Students watch members of the Lyric Opera of Chicago’s orchestra play at St. Nicholas Cathedral School in the Ukrainian Village, Friday, Oct. 28, 2022. Many refugees who fled Russia’s invasion of Ukraine study at St. Nicholas Cathedral School. (Pat Nabong/Sun-Times)

“Just hearing them sing the anthem with us was very, very moving. Music is such a powerful way of bringing people together and singing together is really one of those remarkable things,” violist Melissa Kirk said.

Said Preman Tilson, the Lyric’s principal bassoonist: “You feel so helpless when you hear about what’s going on over there. It’s just so terrible. To be able to do something tangible, to actually help the kids get out and get someplace safe is just incredibly satisfying.”

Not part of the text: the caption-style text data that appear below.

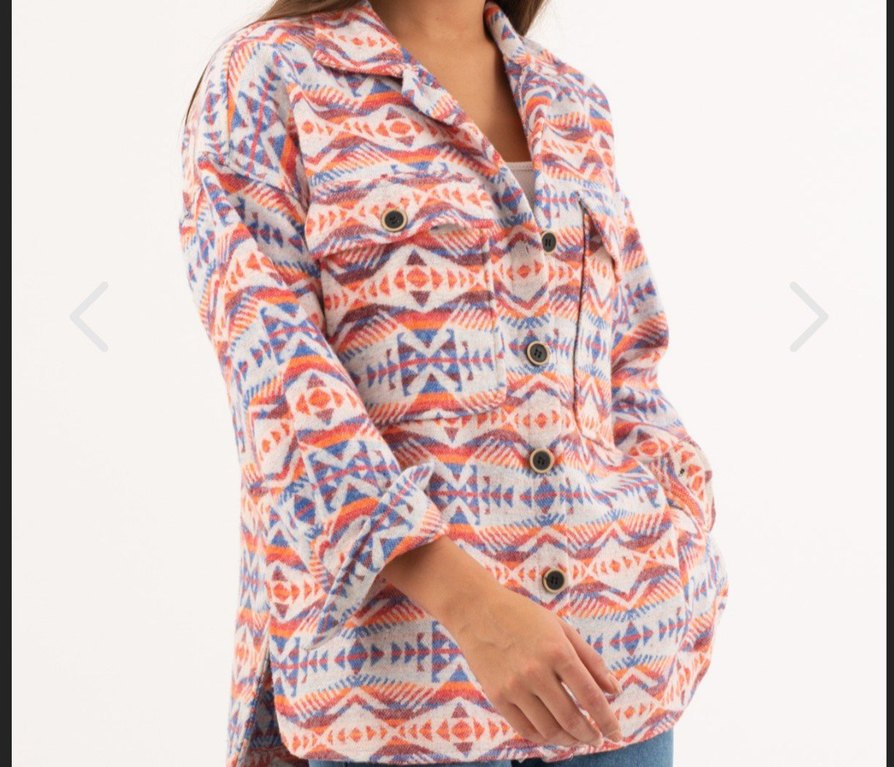 Renkli Bohem Düğmeli Kadın Gömlek - Görsel 2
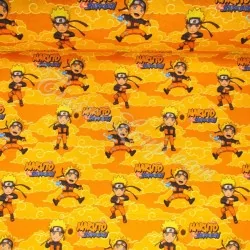 Tecido de algodão licenciado Naruto Shippuden Fundo amarelo laranja | Tissus Loup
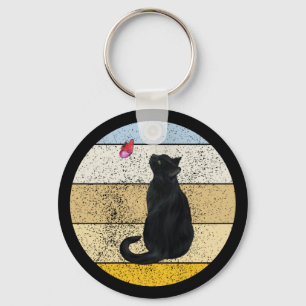 Black Cat Butterfly Retro Sunset Keychain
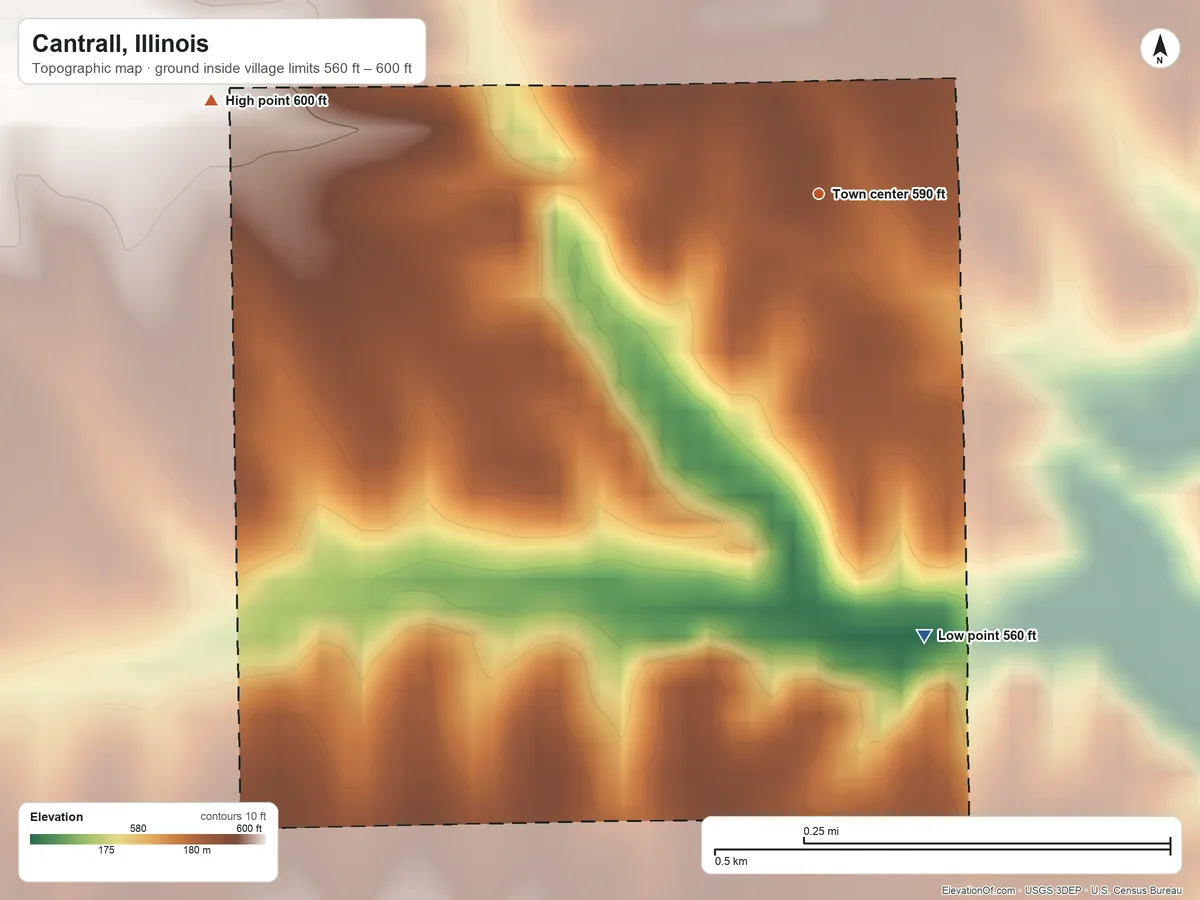 Topographic elevation map of Cantrall, Illinois, shaded from 560 ft on the south side to 600 ft on the west side
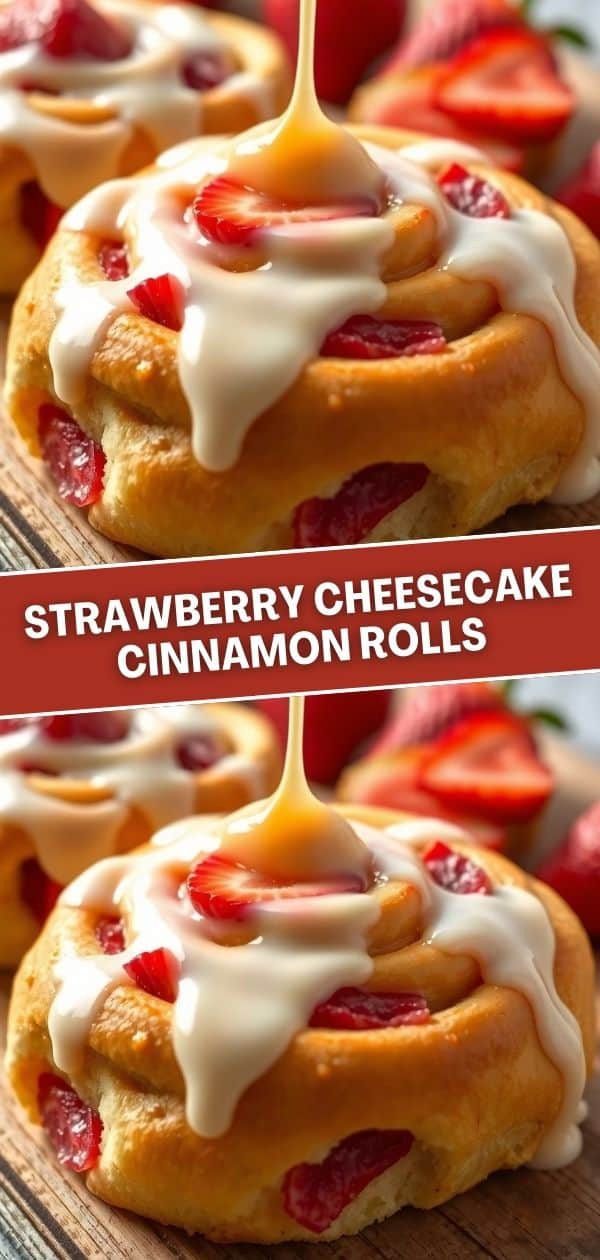 Strawberry cheesecake cinnamon rolls with white glaze and fresh strawberry pieces on wooden surface.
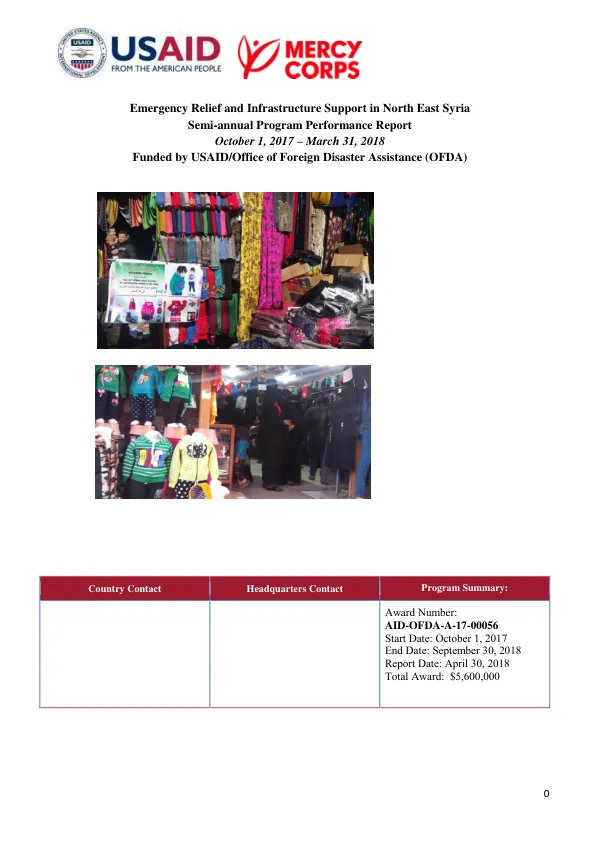 Emergency Relief and Infrastructure Support in North East Syria: Semi-annual Program Performance Report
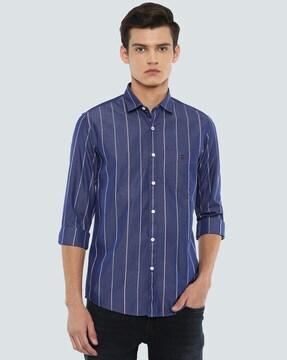 striped slim fit shirt with patch pocket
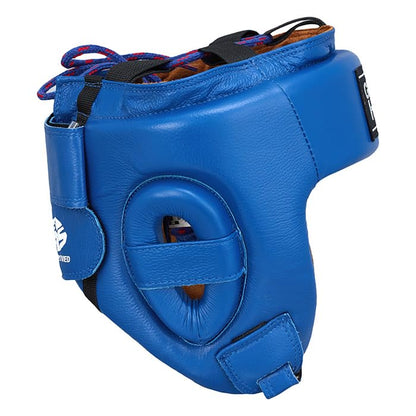 Boxing Headgear for Men & Women – MMA & Muay Thai Sparring Gear, Five Star AIBA-Approved Leather Head Guard - color: Blue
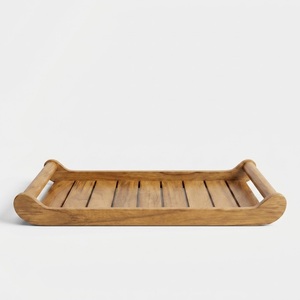 Plateau de service en bois de teck naturel, finition polie, adapté aux aliments, qualité commerciale, fabriqué en Indonésie - Product Image 1
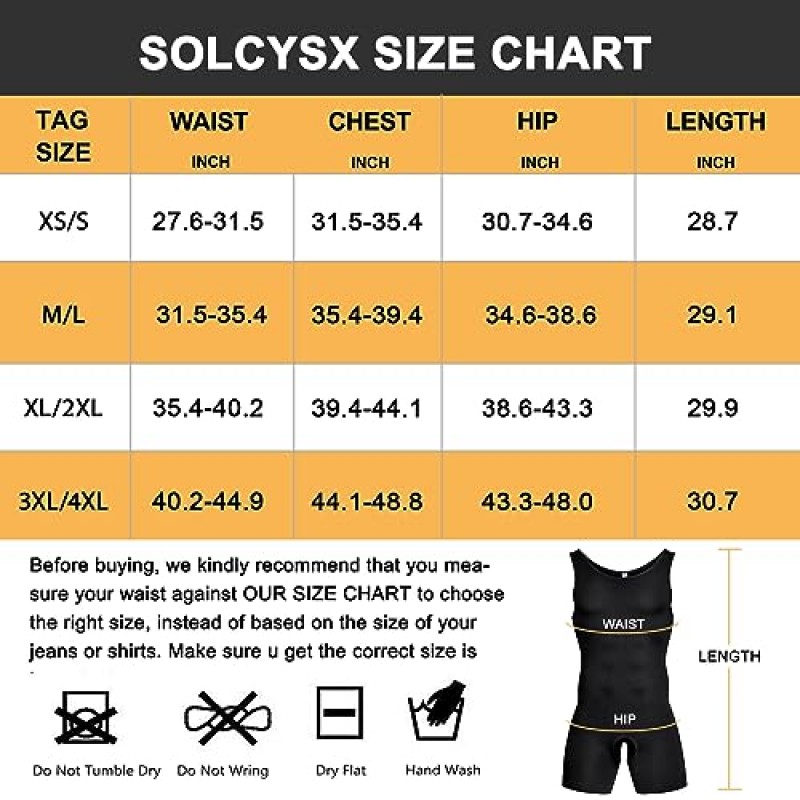 SOLCYSX Mens 민소매 전신 셰이퍼 속옷 슬리밍 압축 바디 슈트 Shapewear Tummy Control Fajas Para Hombres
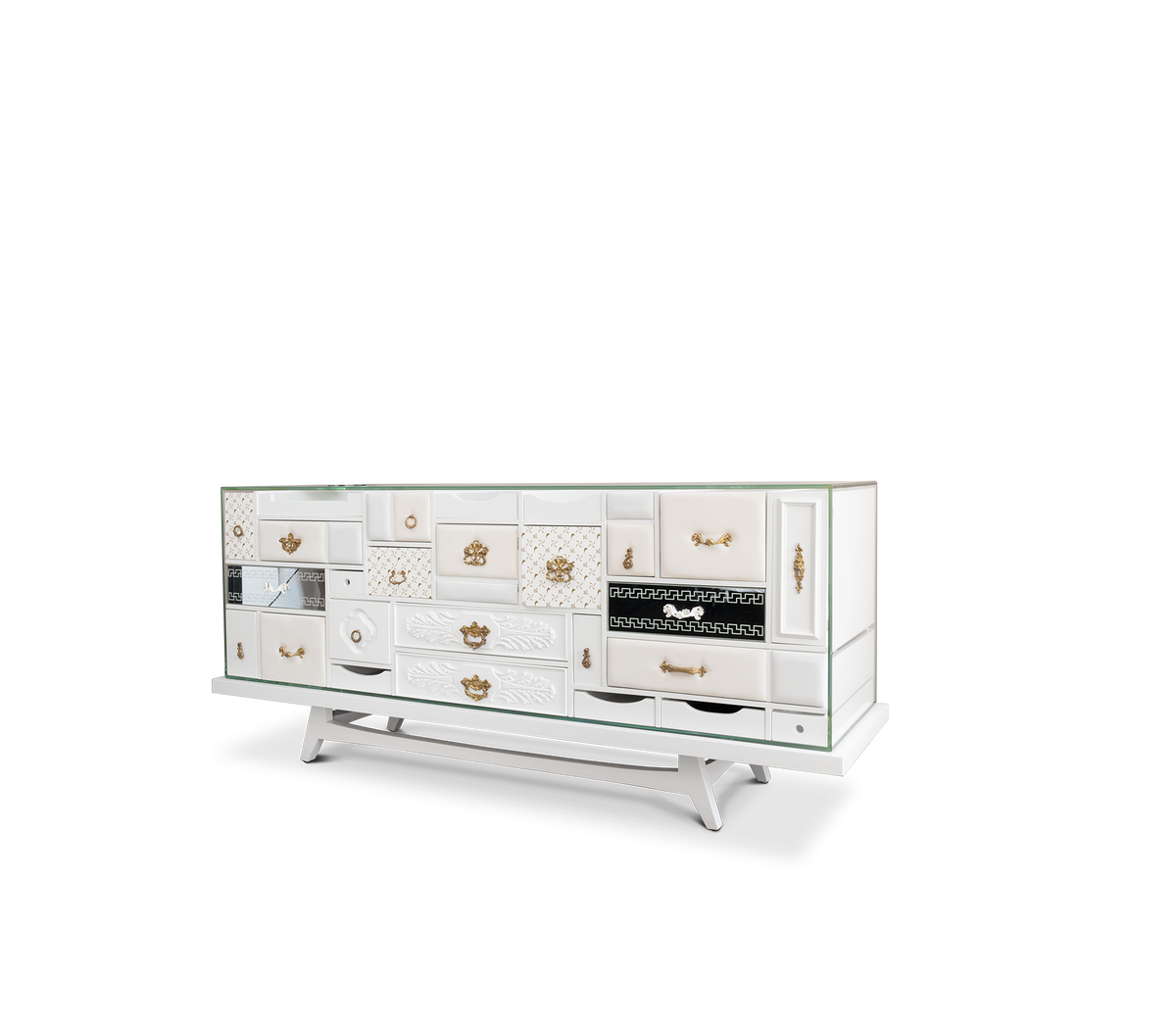 Luxury Black Sideboard Cabinet with Geometric Design & Hidden Storage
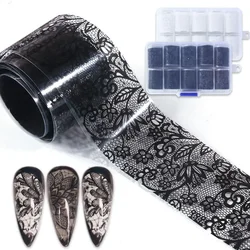10pcs Lace Nail Foil Stickers Set Black White Transfer Decal Manicure Adhesive Slider Decor
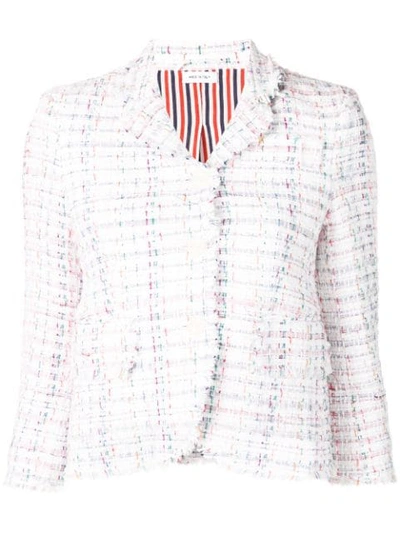Shop Thom Browne Braided Ribbon Tweed Sport Coat In White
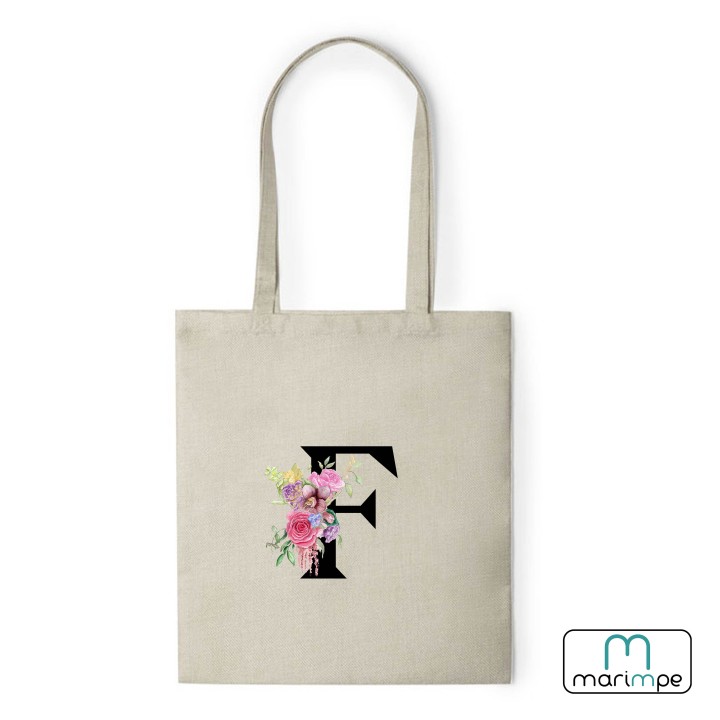 BOLSA LINO INICIALES FLORES.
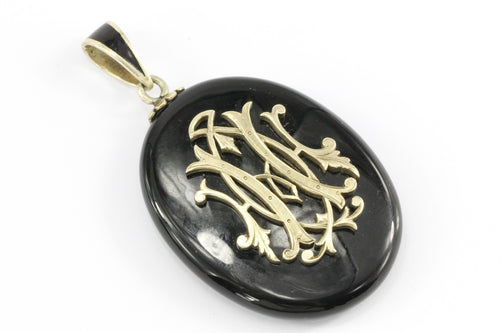 Victorian Sterling Silver & Onyx Monogrammed Letter H Locket - Queen May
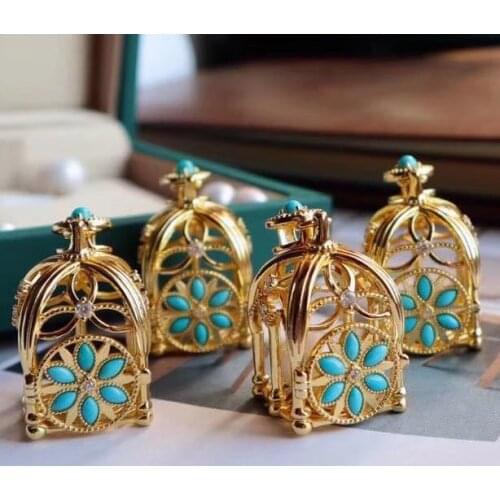 New silver inlaid cubic zirconia pendant necklace Chinese style retro unique ancient gold craftsmanship womens brand jewelry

Raczkiewycz said her children are adapting well to life in Chicago. She said she recalls driving 22 hours in a Ford Escape to get to the Western part of Ukraine the day after the shelling in Kyiv began.

“Kids are calm when their parents are calm. Parents need to be like a mountain for kids,” Raczkiewycz said, flexing her biceps.

Second-grade teacher Jane Sotter, 31, watches members of the Lyric Opera of Chicago’s orchestra perform while her student, Oleksandr, 7, leans on her at St. Nicholas Cathedral School in the Ukrainian Village on Friday. (Pat Nabong/Sun-Times)

St. Nicholas Principal Anna Cirilli said the refugee students are doing well, but trauma still surfaces at times. The children’s artwork is less dark, somber, she said.

“We’re starting to see more colorful [drawings],” she said. “Those memories are not so recent, but there are different sorts of traumas that are coming out — maybe not in paintings, but in daily interactions with each other: hair pulling, fist-fighting, kicking,” Cirilli said. “It’s the trauma coming out in ways that is normal, without a language to express. They have this anger inside. So we’re doing a lot to support them and offer some love. Today is a perfect example of that.”